Work instructions:
a – Translate this sentence from the forum post into French: "so as far as I can tell the trim is not doing what it says it will do."
b – According to the forum post, from where does the writer copy the inserted jap value before pasting it into a notepad?

Reputation: 738
I am grabbing input from a file with the following code
$jap= str_replace("\n","",addslashes(strtolower(trim(fgets($fh), " \t\n\r"))));
i had also previously tried these while troubleshooting
$jap= str_replace("\n","",addslashes(strtolower(trim(fgets($fh)))));
$jap= addslashes(strtolower(trim(fgets($fh), " \t\n\r")));
and if I echo $jap it looks fine, so later in the code, without any other alterations to $jap it is inserted into the DB, however i noticed a comparison test that checks if this jap is already in the DB returned false when i can plainly see that a seemingly exact same entry of jap is in the DB. So I copy the jap entry that was inserted right from phpmyadmin or from my site where the jap is displayed and paste into a notepad i notice that it paste like this... (this is an exact paste into the below quotes)
"
バスにのって、うみへ行きました"
and obviously i need, it without that white space and breaks or whatever it is.
so as far as I can tell the trim is not doing what it says it will do. or im missing something here. if so what is it?

Data excerpts:
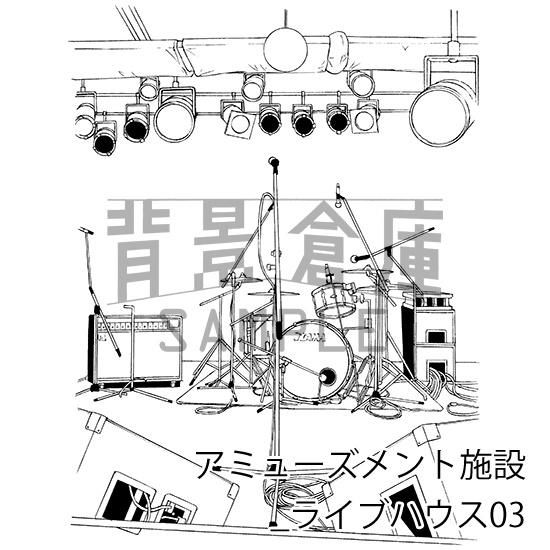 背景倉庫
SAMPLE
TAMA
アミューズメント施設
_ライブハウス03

...

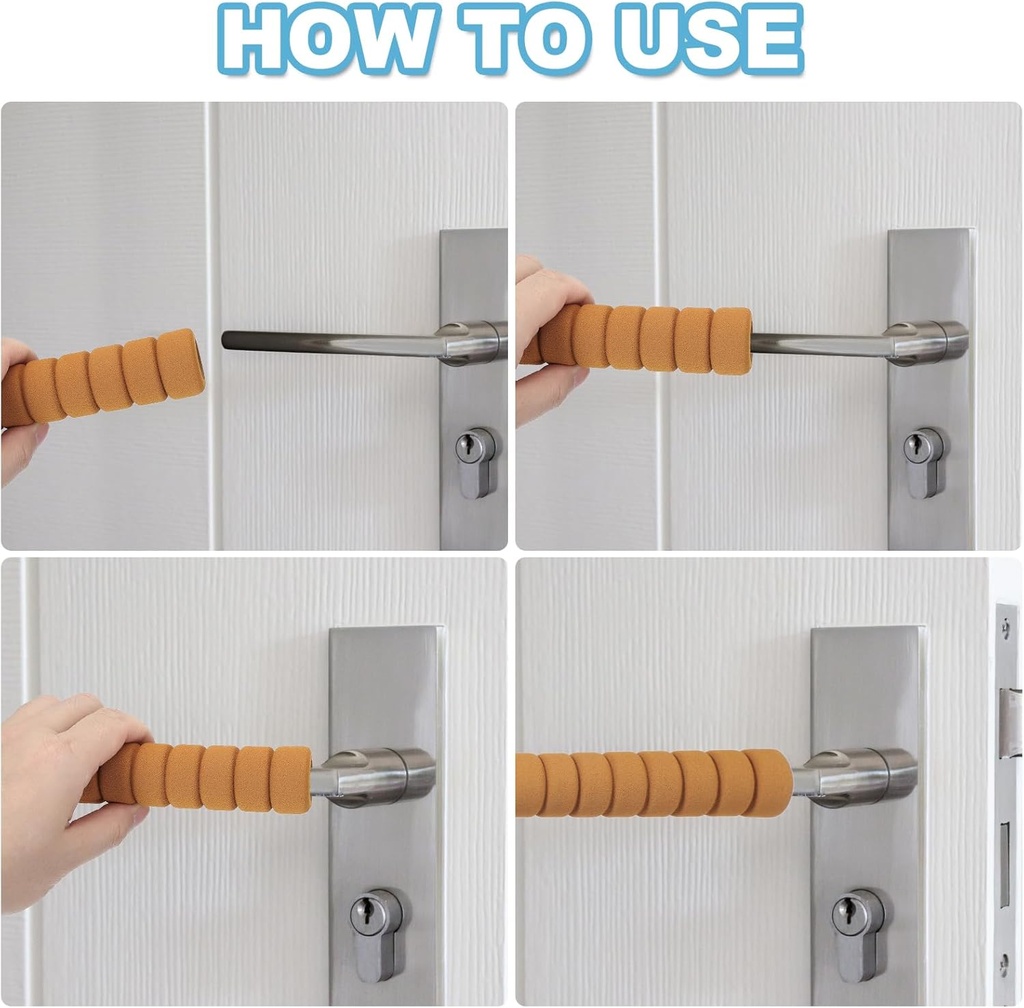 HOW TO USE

Answer list:
a – Donc, d'après ce que je peux voir, trim ne fait pas ce qu'il est censé faire.

b – From phpmyadmin, or from the writer's site where the jap is displayed.